The First Princess of Wales
“And you do, I suppose,” William shot back. “Aye, you are such a romantic, of course, Holland, and that is why you never married all these years until the queen bid you—”
“Stop it, both of you,” Joan cut in and placed a palm of each hand on their arms. “The jousting was the last two days and tonight is charming and romantic as Lord Thomas says.
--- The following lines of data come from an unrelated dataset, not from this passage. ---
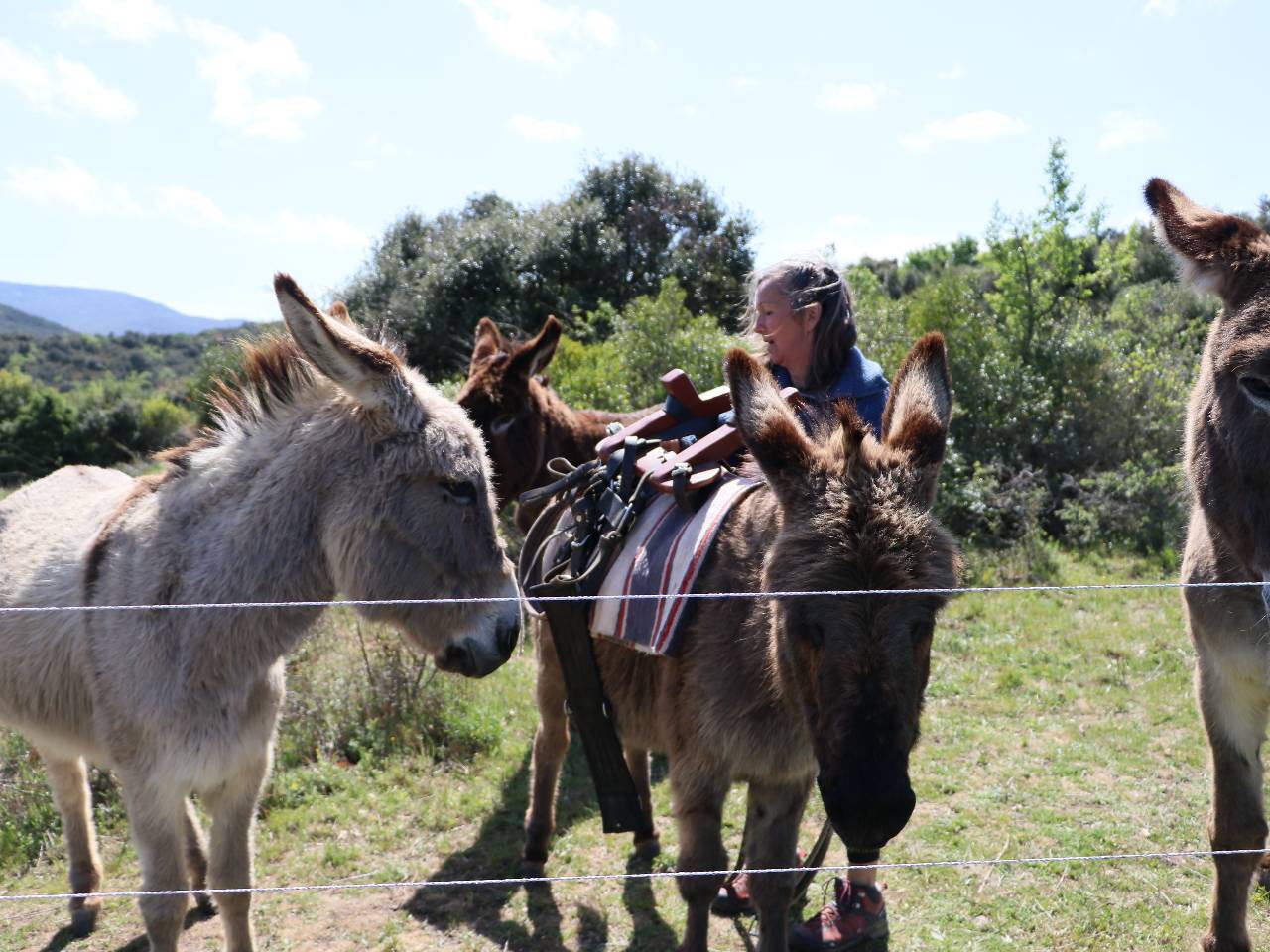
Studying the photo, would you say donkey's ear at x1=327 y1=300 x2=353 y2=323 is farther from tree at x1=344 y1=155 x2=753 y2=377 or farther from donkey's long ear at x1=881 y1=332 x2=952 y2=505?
tree at x1=344 y1=155 x2=753 y2=377

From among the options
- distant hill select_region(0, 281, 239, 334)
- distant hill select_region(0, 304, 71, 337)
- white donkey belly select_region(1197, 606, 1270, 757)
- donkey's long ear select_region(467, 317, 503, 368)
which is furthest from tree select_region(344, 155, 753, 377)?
distant hill select_region(0, 281, 239, 334)

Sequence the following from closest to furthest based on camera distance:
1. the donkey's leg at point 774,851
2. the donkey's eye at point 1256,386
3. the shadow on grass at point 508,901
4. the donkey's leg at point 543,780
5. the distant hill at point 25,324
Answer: the donkey's eye at point 1256,386
the donkey's leg at point 774,851
the shadow on grass at point 508,901
the donkey's leg at point 543,780
the distant hill at point 25,324

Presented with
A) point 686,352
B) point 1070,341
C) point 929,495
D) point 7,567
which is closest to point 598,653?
point 929,495

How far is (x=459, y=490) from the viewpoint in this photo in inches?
112

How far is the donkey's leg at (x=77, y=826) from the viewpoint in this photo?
13.3 feet

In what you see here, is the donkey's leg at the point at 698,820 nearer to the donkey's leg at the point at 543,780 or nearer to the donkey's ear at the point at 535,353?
the donkey's leg at the point at 543,780

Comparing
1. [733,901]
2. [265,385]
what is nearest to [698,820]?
[733,901]

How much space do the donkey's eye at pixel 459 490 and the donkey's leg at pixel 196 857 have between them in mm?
2327

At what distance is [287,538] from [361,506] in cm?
27

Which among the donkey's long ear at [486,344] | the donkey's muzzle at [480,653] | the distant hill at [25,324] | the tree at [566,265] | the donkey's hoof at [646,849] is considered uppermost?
Answer: the distant hill at [25,324]

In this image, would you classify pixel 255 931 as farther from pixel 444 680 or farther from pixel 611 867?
pixel 444 680

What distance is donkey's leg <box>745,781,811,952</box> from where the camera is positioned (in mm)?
2932

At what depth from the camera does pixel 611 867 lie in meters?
4.40

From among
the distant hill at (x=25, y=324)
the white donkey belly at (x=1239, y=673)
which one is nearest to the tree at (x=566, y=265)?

I do not wish to see either of you if you cannot act like the king’s Round Table knights for one evening without this bickering. Excuse me, please, as I am supposed to be attending the princess.”
She walked calmly away, but despite her chatter and laughter with others as she wended her way toward Isabella and her ladies across the dim room, the two men had quite unsettled her. They ought to be banished rather than honored this evening, she fumed, while she thanked Euphemia de Heselaston for her compliments on her garter-studded skirt. Saints, Euphemia probably hated the showy display, but soon enough she would no doubt be wearing them herself.
That story about William’s mother and the king—and then his daring to use it to warn her! Still, it did show she was not alone in having parents wronged by this king, so if ever she were forced to remain married to William, perhaps he would understand her own plans for retribution. And then that unfortunate mention of the plague in southern Europe! Tonight was supposed to be all fun and delight, and he dared to haul the specter of that in here.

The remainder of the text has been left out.